GOAL |
Print the whole listing exactly.

Entries taken from a collection
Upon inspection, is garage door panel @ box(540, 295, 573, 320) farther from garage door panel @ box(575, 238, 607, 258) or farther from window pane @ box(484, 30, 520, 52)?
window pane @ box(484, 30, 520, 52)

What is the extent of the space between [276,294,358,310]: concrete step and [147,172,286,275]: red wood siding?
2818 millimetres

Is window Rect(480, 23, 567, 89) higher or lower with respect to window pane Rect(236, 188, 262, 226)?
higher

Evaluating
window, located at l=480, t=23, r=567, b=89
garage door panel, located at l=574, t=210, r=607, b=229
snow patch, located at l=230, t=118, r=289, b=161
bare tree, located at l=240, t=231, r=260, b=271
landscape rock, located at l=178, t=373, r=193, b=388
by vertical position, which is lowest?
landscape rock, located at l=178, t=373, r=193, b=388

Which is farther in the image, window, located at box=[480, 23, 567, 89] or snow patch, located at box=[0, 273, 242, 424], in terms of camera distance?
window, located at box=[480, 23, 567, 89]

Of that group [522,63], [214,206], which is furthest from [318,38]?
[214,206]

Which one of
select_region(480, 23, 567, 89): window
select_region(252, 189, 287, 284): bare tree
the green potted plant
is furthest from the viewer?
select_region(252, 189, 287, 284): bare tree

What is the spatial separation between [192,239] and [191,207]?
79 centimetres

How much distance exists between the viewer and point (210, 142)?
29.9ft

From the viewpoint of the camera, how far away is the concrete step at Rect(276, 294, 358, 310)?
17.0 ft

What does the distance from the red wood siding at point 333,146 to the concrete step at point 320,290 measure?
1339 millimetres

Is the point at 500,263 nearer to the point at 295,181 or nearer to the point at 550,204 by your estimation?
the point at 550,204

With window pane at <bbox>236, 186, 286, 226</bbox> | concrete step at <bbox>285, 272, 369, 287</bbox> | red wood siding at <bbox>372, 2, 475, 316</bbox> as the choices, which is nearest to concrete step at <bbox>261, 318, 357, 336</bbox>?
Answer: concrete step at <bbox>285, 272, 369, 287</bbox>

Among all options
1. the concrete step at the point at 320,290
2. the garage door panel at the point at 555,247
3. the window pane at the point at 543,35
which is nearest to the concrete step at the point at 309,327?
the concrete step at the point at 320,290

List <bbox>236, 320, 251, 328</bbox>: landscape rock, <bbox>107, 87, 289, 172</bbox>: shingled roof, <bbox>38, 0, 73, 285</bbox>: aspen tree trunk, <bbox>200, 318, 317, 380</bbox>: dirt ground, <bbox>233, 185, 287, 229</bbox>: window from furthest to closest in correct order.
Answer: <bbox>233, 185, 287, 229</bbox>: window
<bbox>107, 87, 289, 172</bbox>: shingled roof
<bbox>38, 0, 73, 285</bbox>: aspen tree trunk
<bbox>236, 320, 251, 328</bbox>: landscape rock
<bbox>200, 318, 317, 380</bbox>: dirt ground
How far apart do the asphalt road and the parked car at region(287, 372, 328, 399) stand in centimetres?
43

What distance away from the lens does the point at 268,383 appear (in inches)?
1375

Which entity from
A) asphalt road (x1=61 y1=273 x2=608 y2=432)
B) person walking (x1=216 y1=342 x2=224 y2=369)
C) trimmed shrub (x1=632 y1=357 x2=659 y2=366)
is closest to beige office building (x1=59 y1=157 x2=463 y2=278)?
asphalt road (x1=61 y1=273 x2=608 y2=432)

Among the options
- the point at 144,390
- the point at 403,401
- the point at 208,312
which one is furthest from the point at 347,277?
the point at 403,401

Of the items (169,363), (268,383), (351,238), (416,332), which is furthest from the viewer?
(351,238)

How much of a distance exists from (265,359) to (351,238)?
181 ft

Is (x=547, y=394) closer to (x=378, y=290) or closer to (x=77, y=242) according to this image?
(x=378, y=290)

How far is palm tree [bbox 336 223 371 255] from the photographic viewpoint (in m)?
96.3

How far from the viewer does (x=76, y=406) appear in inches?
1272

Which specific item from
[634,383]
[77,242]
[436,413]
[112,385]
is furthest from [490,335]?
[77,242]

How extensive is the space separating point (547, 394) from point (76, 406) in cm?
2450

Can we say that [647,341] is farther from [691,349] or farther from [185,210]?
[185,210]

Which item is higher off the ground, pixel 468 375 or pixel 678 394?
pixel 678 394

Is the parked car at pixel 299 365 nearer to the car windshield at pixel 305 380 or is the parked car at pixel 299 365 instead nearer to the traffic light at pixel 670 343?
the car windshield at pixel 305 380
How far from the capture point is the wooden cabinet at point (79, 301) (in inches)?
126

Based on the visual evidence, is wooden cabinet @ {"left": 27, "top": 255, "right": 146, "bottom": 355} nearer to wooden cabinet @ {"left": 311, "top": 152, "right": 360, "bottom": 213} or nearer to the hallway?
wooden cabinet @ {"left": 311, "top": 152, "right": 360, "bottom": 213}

ANSWER IN FULL |
Upon inspection, is garage door panel @ box(540, 295, 573, 320) farther from garage door panel @ box(575, 238, 607, 258) or farther from window pane @ box(484, 30, 520, 52)?
window pane @ box(484, 30, 520, 52)

What is the extent of the space between [276,294,358,310]: concrete step and [147,172,286,275]: red wood siding?
2818 millimetres

Is window Rect(480, 23, 567, 89) higher or lower with respect to window pane Rect(236, 188, 262, 226)?
higher

Evaluating
window, located at l=480, t=23, r=567, b=89
garage door panel, located at l=574, t=210, r=607, b=229
snow patch, located at l=230, t=118, r=289, b=161
bare tree, located at l=240, t=231, r=260, b=271
landscape rock, located at l=178, t=373, r=193, b=388
by vertical position, which is lowest?
landscape rock, located at l=178, t=373, r=193, b=388

Which is farther in the image, window, located at box=[480, 23, 567, 89] or snow patch, located at box=[0, 273, 242, 424], in terms of camera distance?
window, located at box=[480, 23, 567, 89]

Of that group [522,63], [214,206], which is furthest from [318,38]?
[214,206]

Which one of
select_region(480, 23, 567, 89): window
select_region(252, 189, 287, 284): bare tree
the green potted plant
is furthest from the viewer?
select_region(252, 189, 287, 284): bare tree

What is the spatial separation between [192,239] and [191,207]?
79 centimetres

How much distance exists between the viewer and point (210, 142)?
29.9ft

From the viewpoint of the camera, how far away is the concrete step at Rect(276, 294, 358, 310)?
17.0 ft

What does the distance from the red wood siding at point 333,146 to the concrete step at point 320,290 measure?
1339 millimetres

Is the point at 500,263 nearer to the point at 295,181 or nearer to the point at 550,204 by your estimation?
the point at 550,204

With window pane at <bbox>236, 186, 286, 226</bbox> | concrete step at <bbox>285, 272, 369, 287</bbox> | red wood siding at <bbox>372, 2, 475, 316</bbox> as the choices, which is nearest to concrete step at <bbox>261, 318, 357, 336</bbox>?
Answer: concrete step at <bbox>285, 272, 369, 287</bbox>

Among all options
1. the concrete step at the point at 320,290
2. the garage door panel at the point at 555,247
3. the window pane at the point at 543,35
which is nearest to the concrete step at the point at 309,327?
the concrete step at the point at 320,290

List <bbox>236, 320, 251, 328</bbox>: landscape rock, <bbox>107, 87, 289, 172</bbox>: shingled roof, <bbox>38, 0, 73, 285</bbox>: aspen tree trunk, <bbox>200, 318, 317, 380</bbox>: dirt ground, <bbox>233, 185, 287, 229</bbox>: window from furthest to closest in correct order.
Answer: <bbox>233, 185, 287, 229</bbox>: window
<bbox>107, 87, 289, 172</bbox>: shingled roof
<bbox>38, 0, 73, 285</bbox>: aspen tree trunk
<bbox>236, 320, 251, 328</bbox>: landscape rock
<bbox>200, 318, 317, 380</bbox>: dirt ground
How far apart do the asphalt road and the parked car at region(287, 372, 328, 399) stand in centimetres?
43

What distance away from the lens does the point at 268,383 appear (in inches)?
1375

Which entity from
A) asphalt road (x1=61 y1=273 x2=608 y2=432)
B) person walking (x1=216 y1=342 x2=224 y2=369)
C) trimmed shrub (x1=632 y1=357 x2=659 y2=366)
is closest to beige office building (x1=59 y1=157 x2=463 y2=278)?
asphalt road (x1=61 y1=273 x2=608 y2=432)

Among the options
- the point at 144,390
- the point at 403,401
- the point at 208,312
which one is furthest from the point at 347,277?
the point at 403,401

Of the items (169,363), (268,383), (351,238), (416,332), which is furthest from the viewer?
(351,238)

How much of a distance exists from (265,359) to (351,238)?
181 ft

Is (x=547, y=394) closer to (x=378, y=290) or closer to (x=77, y=242) according to this image?
(x=378, y=290)

How far is palm tree [bbox 336 223 371 255] from the photographic viewpoint (in m)?
96.3

How far from the viewer does (x=76, y=406) appear in inches?
1272

Which specific item from
[634,383]
[77,242]
[436,413]
[112,385]
is furthest from [490,335]?
[77,242]

How extensive is the space separating point (547, 394) from point (76, 406) in cm?
2450

Can we say that [647,341] is farther from [691,349] or farther from [185,210]?
[185,210]

Which item is higher off the ground, pixel 468 375 or pixel 678 394?
pixel 678 394

Is the parked car at pixel 299 365 nearer to the car windshield at pixel 305 380 or is the parked car at pixel 299 365 instead nearer to the traffic light at pixel 670 343?
the car windshield at pixel 305 380
How far from the capture point is the wooden cabinet at point (79, 301) (in inches)?
126

Based on the visual evidence, is wooden cabinet @ {"left": 27, "top": 255, "right": 146, "bottom": 355} nearer to wooden cabinet @ {"left": 311, "top": 152, "right": 360, "bottom": 213} or nearer to the hallway?
wooden cabinet @ {"left": 311, "top": 152, "right": 360, "bottom": 213}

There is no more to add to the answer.